— START —
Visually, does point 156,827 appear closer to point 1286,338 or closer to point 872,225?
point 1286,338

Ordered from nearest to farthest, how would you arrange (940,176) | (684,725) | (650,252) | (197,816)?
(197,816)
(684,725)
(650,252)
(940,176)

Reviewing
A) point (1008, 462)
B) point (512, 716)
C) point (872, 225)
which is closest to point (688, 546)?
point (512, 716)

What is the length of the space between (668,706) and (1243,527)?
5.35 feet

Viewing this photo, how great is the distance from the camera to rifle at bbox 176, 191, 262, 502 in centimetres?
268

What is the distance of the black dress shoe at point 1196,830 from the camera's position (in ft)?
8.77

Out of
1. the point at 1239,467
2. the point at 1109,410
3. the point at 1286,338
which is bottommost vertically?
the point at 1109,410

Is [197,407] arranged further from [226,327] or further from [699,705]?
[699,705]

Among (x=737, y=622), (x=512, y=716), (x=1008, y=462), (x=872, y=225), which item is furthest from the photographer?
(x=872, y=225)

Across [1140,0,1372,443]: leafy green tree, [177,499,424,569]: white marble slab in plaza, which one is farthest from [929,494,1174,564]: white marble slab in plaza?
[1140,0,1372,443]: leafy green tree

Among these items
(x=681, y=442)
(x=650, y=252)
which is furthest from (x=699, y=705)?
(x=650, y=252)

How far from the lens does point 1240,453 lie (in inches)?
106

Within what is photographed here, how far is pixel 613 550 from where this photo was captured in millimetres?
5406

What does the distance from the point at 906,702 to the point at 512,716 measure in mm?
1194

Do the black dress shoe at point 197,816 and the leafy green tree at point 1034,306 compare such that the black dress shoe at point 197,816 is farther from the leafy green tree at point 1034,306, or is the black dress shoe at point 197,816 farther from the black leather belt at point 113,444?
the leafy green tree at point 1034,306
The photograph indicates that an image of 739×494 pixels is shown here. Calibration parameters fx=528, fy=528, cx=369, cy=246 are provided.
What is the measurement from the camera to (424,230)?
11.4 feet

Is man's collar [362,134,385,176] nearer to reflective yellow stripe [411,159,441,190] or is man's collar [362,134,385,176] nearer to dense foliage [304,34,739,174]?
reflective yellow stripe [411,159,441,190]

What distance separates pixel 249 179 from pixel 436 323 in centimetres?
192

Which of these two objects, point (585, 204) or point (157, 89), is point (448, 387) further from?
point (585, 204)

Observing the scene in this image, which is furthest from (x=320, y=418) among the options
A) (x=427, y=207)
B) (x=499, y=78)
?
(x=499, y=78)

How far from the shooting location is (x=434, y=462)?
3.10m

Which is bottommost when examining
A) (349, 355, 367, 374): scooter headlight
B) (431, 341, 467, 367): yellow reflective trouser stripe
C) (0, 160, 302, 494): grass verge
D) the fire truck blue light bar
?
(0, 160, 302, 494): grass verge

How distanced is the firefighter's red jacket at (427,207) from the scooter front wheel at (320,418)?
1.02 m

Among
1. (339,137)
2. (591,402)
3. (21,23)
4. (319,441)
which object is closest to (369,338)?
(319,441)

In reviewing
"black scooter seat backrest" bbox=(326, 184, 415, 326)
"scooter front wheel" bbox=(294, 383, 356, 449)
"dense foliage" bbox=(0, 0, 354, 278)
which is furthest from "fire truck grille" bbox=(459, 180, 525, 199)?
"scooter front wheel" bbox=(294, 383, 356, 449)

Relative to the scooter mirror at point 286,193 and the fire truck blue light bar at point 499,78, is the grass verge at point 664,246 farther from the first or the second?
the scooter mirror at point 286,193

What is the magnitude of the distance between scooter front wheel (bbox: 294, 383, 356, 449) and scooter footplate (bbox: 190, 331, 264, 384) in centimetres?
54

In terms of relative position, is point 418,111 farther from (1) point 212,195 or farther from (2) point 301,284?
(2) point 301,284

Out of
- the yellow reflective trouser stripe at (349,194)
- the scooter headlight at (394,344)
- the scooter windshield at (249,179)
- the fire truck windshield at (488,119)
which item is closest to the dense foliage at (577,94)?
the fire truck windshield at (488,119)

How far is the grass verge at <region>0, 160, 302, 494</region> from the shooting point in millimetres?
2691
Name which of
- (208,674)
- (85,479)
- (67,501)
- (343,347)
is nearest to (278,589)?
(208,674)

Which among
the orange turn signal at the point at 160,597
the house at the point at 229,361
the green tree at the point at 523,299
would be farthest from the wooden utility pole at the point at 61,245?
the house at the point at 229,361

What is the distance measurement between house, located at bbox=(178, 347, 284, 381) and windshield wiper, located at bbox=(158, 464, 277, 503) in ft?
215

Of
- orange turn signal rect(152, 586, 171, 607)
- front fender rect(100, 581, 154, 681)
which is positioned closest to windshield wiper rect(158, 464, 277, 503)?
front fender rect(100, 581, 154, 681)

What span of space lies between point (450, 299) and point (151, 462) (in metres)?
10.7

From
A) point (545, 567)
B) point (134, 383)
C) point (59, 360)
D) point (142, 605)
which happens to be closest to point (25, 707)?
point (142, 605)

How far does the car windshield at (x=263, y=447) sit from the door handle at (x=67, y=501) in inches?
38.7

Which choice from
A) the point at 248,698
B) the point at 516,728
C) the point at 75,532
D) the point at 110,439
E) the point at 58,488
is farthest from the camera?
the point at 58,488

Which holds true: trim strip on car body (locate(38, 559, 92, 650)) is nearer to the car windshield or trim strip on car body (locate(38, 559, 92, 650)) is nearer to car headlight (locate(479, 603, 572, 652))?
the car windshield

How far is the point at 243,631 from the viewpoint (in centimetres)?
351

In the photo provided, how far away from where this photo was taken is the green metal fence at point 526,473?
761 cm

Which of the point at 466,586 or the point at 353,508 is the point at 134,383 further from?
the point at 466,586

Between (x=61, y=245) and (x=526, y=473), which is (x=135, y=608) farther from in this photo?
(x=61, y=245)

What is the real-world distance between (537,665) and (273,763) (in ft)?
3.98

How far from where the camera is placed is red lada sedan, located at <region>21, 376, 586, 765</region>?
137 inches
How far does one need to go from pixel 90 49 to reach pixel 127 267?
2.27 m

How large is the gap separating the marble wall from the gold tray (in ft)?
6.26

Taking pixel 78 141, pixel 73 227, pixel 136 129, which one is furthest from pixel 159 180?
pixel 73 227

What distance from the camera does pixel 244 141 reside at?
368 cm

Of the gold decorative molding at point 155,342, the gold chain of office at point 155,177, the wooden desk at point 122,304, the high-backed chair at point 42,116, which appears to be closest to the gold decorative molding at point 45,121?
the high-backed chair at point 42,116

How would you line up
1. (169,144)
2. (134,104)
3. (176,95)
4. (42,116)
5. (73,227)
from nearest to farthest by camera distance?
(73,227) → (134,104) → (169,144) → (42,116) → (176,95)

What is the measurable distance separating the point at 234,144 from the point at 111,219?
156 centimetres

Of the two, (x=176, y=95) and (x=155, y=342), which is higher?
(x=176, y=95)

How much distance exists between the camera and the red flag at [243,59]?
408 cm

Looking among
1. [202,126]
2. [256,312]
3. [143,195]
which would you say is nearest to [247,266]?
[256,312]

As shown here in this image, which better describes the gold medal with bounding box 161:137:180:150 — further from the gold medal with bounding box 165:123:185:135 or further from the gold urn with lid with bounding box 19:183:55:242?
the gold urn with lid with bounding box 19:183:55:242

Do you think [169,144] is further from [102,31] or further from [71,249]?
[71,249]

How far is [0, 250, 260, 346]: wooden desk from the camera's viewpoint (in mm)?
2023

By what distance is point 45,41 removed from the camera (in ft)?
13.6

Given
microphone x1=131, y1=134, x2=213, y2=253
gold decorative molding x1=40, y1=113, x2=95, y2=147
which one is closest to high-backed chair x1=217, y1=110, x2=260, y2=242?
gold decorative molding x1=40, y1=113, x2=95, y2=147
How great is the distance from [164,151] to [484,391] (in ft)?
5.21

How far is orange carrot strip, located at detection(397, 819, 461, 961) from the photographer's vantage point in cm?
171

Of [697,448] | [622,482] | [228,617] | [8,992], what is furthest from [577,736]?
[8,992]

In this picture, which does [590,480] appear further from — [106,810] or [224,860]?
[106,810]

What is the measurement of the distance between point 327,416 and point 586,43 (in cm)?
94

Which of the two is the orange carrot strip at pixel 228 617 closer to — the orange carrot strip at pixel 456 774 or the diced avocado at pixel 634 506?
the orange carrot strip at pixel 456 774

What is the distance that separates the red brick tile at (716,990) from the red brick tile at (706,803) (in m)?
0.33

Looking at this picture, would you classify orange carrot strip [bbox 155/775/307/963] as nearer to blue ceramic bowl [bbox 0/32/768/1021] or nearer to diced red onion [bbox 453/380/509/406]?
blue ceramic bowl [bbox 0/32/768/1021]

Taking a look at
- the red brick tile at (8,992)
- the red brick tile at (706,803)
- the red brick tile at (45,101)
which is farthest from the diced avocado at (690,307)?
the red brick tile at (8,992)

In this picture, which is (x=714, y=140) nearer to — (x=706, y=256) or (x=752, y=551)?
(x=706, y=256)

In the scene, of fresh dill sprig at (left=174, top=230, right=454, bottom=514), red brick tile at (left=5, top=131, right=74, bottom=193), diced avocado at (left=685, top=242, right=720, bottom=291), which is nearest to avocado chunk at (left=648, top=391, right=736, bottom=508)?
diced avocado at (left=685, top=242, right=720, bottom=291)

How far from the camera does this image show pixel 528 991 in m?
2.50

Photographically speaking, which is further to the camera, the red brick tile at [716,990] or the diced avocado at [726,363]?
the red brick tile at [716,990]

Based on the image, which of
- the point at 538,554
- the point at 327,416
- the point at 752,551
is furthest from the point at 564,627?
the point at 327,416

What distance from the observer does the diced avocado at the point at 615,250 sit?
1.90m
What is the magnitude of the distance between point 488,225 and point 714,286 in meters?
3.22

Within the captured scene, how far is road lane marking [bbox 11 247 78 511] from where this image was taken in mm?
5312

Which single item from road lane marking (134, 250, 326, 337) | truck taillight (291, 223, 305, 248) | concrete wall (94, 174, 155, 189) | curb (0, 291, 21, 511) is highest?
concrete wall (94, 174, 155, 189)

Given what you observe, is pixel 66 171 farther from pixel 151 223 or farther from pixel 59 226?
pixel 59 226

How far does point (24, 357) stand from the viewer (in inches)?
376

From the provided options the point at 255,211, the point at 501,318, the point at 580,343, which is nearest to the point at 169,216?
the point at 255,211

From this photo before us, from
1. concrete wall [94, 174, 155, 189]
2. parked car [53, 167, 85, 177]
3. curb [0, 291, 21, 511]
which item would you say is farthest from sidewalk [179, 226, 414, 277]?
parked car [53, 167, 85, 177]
— END —
GIVEN REQUEST> Present every line of the material from the line containing "From the provided" through the last line as a numbered list, omitting any blank lines.

FINISHED EXERCISE>
1. From the provided options the point at 255,211, the point at 501,318, the point at 580,343, which is nearest to the point at 169,216?
2. the point at 255,211
3. From this photo before us, from
4. 1. concrete wall [94, 174, 155, 189]
5. 2. parked car [53, 167, 85, 177]
6. 3. curb [0, 291, 21, 511]
7. which item would you say is farthest from sidewalk [179, 226, 414, 277]?
8. parked car [53, 167, 85, 177]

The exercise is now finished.